Nearest support is $2.40. This level has already held the price. Losing $2.40 increases the risk of continued decline toward $2.00.
The next key zone below is $2.00. That zone was the starting point of the spring 2025 rally. A return to the $2.00 area would show that buyers are forced to defend their position rather than expand it.
The $1.60 level is last-resort defense. A move down toward $1.60 would mean the current mid-term structure is broken and the market is shifting into a risk-off phase. Below $1.60 it makes no sense to talk about upside in November.
Nearest resistance is $2.85. A stable break and hold above $2.85 would send a technical signal that the market is ready to move toward $3.20.
The next upside target is $3.60. The $3.60 area aligns with mid-2025 highs and the zone of aggressive profit-taking. A breakout above $3.60 would be interpreted as a recovery of the bullish scenario, not just a short bounce.
The logic of the levels boils down to a simple rule: as long as price is above $2.40, the moderate bullish scenario is alive. Losing $2.40 shifts initiative to sellers. Breaking $2.85 signals the return of aggressive demand.
Scenarios for November 2025
Bullish scenario. Price holds above $2.40. The regulator delivers a positive signal on spot funds. The market clears $2.85, moves into the $3.20 zone, and aims for $3.60.
Neutral scenario. No final ETF decision, or feedback comes in a soft form without clear approval. XRP continues to consolidate inside the $2.40–$2.80 range. The market stays in wait mode.

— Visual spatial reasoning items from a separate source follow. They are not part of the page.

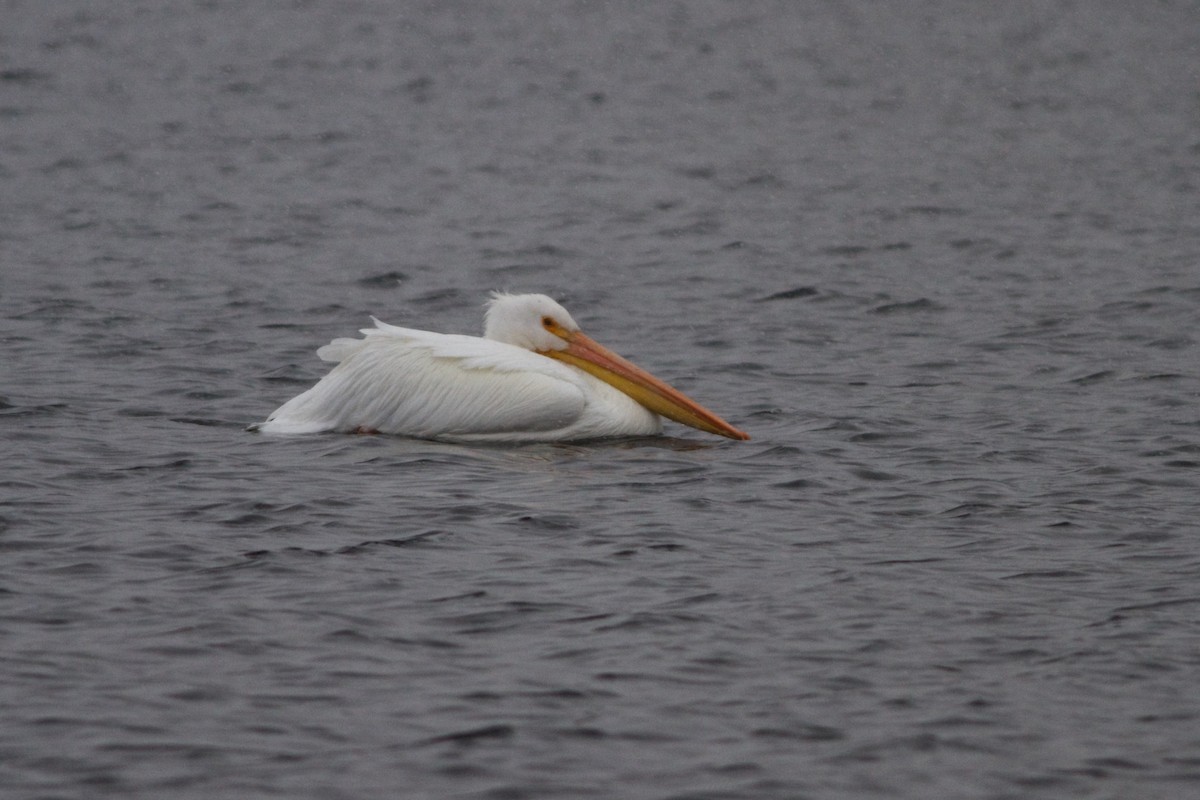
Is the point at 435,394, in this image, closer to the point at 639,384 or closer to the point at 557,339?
the point at 557,339

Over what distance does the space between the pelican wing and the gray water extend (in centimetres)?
16

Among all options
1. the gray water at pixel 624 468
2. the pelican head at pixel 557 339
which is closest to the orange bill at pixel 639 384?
the pelican head at pixel 557 339

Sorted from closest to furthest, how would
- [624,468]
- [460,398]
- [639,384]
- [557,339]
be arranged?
[624,468]
[460,398]
[639,384]
[557,339]

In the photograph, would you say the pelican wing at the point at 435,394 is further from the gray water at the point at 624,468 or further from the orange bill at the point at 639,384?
the orange bill at the point at 639,384

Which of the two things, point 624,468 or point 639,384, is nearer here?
point 624,468

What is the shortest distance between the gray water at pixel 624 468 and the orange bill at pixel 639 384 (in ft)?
0.45

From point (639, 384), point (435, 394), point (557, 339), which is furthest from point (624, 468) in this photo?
point (557, 339)

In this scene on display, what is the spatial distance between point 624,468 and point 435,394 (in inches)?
38.8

Bearish scenario. Price drops below $2.40 and stays there. Seller pressure intensifies. The next target is $2.00. Losing $2.00 opens the path to $1.60. This scenario reflects either negative ETF news or broader worsening sentiment across the entire digital asset market.
Conclusions
November 2025 becomes a trust test for XRP. The market is no longer arguing about the legality of basic retail trading of the token. The market is waiting for spot funds to be admitted.
A spot XRP fund would create a direct capital channel from institutional players. Fund managers would have to buy XRP on the market and move the tokens into custodial storage. That model shrinks supply and increases demand. This structure could push the price toward $3.20–$3.60 in case of approval.
The $2.40 level remains buyers’ control line. The $2.85 level remains the signal for aggressive demand. The $2.00–$1.60 range remains the zone where the bullish scenario loses strength.
November is not about the old court story with the SEC. November is about whether XRP will be allowed into the same institutional orbit that bitcoin already occupies.